In the Bowl Vegetarian Noodle Bistro is a vegetarian’s dream come true. At first glance, it’s a Thai noodle restaurant that features an extensive menu with both noodle and non-noodle options but if carnivores allow themselves to try their variety of soy-based meat options, they might find themselves renouncing their meaty ways.
You can browse it for yourself by clicking here, but what you’ll notice is that the menu is divided into “episodes” and that there are a ton of them. There are appetizers (the “Starter Episode” – and my favorite are the soy chicken nuggets, but I can also vouch for the Melting Culture), salads, curries, soups, fried rice options, stir fried options, and noodle options. Each entree is served with a complimentary dessert – usually a red bean or rice pudding of sorts that helps to extinguish the fire in your mouth if you mistakenly order too much spice.
The menu is endlessly customizable and you can eat each thing in about 10 different ways. For example, there are five different “meats” to choose from (unless you are specifically ordering the BEEF noodle soup): chicken, beef, duck, fish and prawns – or you can order fresh or fried tofu.
Now unless you’re a committed vegetarian or vegan, the thought of fake meat is probably making you raise an eyebrow. I entered with a healthy dose of skepticism – my only faux meat experiences have been negative. But once you try the meat at In the Bowl, you’ll find yourself scouring the menu to find out if you could order just a plate of meat alone. It’s that good. I have tried more than once to figure out how to make it at home and have never once found anything like it.

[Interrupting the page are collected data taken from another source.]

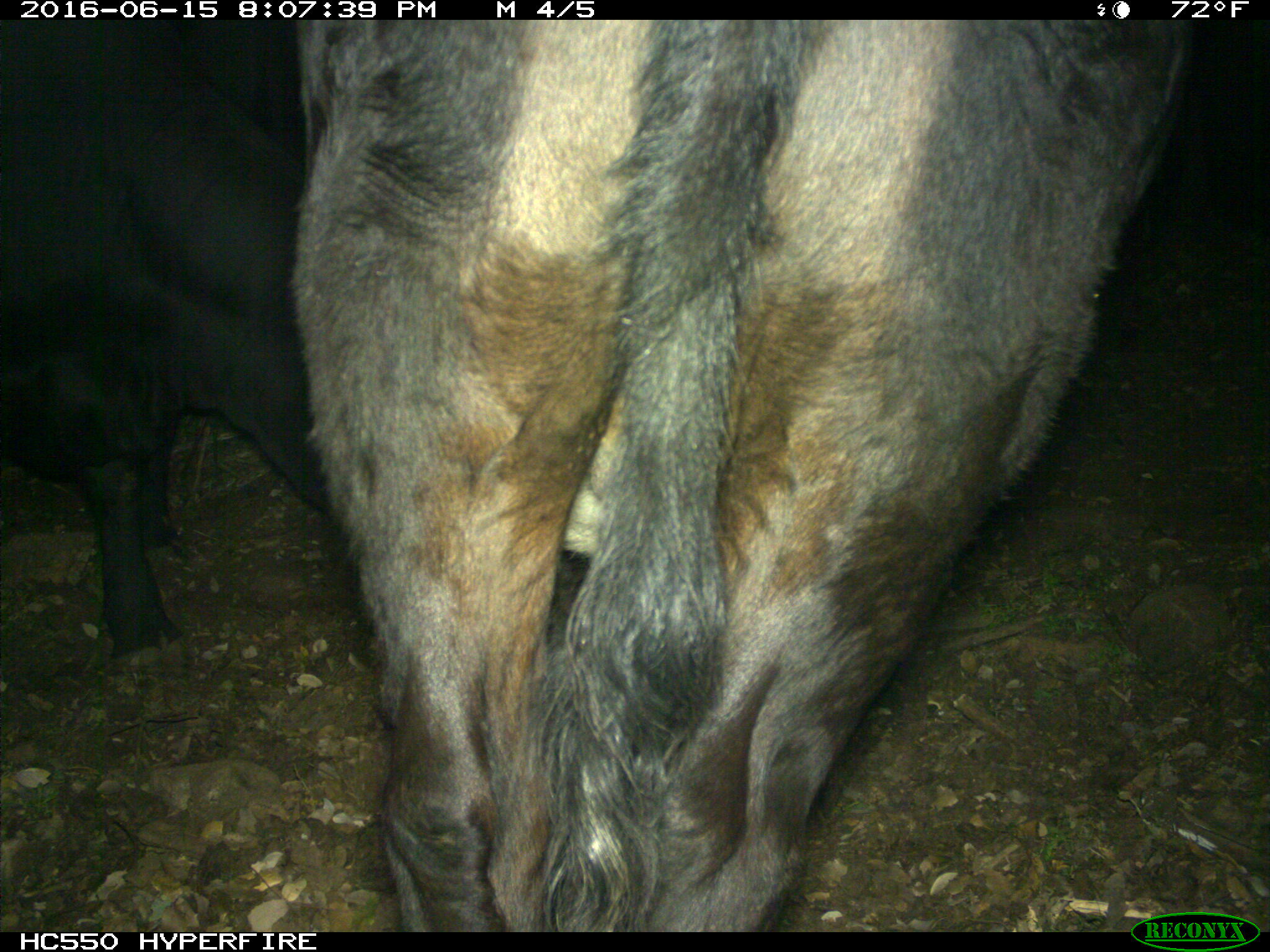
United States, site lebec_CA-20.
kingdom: Animalia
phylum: Chordata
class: Mammalia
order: Artiodactyla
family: Bovidae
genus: Bos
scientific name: Bos taurus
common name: domestic cow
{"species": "Bos taurus (domestic cow)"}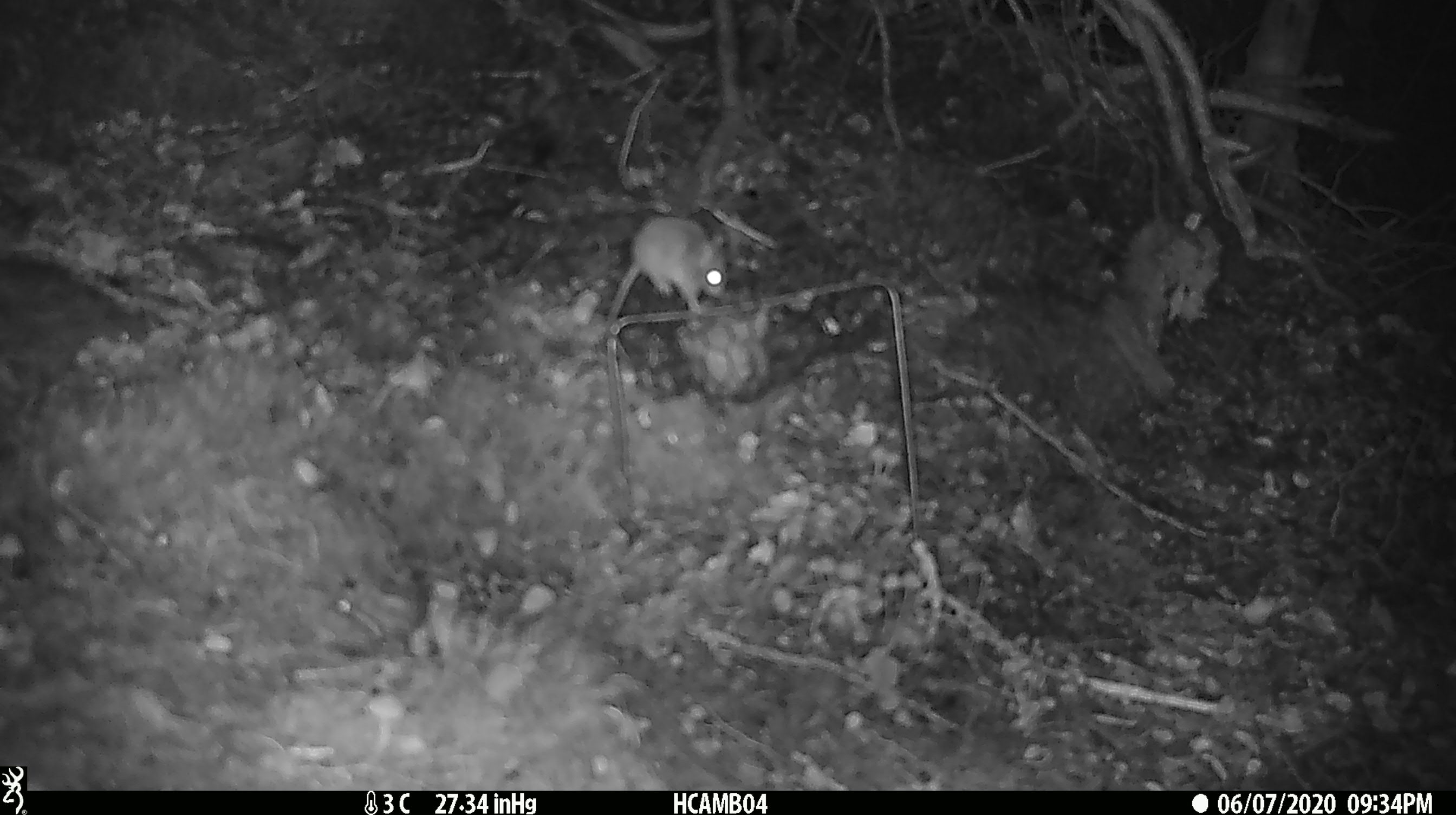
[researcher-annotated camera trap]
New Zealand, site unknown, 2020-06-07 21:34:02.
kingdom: Animalia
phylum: Chordata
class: Mammalia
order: Rodentia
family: Muridae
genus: Mus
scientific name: Mus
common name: mouse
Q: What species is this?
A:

If you’re ordering noodles, you can choose from 8 different varieties: wide rice noodles, small rice noodles, tiny rice noodles, bean vermicelli, udon, chow mein, yakisoba or clear mung bean noodles. Your noodle selection should really be based on your personal preference or what you know. I personally alternate between the small rice noodles or the udon, but that’s just because it’s what I’m familiar with. You could always ask your server what they suggest for your dish, or take a risk and try something new. I doubt you’ll go wrong.
If you like your food spicy, In the Bowl is going to knock your socks off. Their spice-scale is higher than most places, so if you’re used to ordering a 5, you might want to dial it back to a 3 or a 4 because what you’re really going to get is a 10. I’m pretty comfortable at about a 4 and I would argue that if you’re used to eating a spicy bowl of pho to clear your sinuses, you might want to come try some soup here.
My go-to orders are the spicy green bean noodles with udon and EXTRA beef, because it’s so good and there is just never really enough. I’ve also ordered the eggplant salad, the cashew and pineapple fried rice, and most recently, the spicy beef soup. I’ve had plenty of bites of my dining companion’s selections, which most recently included the “red carpet noodle soup” which was strangely sweet!
In the Bowl is CLOSED ON WEDNESDAYS! Very important! I don’t like being disappointed and I don’t want you to be either! But should you not heed this warning and find yourself on this block, stop by the Arabica Lounge, a coffee shop that could actually be the living room of one of the design-mom blogs that I read; The Bus Stop, a bar that I am not cool enough to go to (I’m no hipster); Holy Smoke, a smokeshop that once had a refrigerator unit outside with a homeless man sleeping in it; and Apocalypse Tattoo, a tattoo parlor.You could make a pretty interesting date out of the shops on this block alone – but I’d head down the hill to my all-time favorite bar, Montana.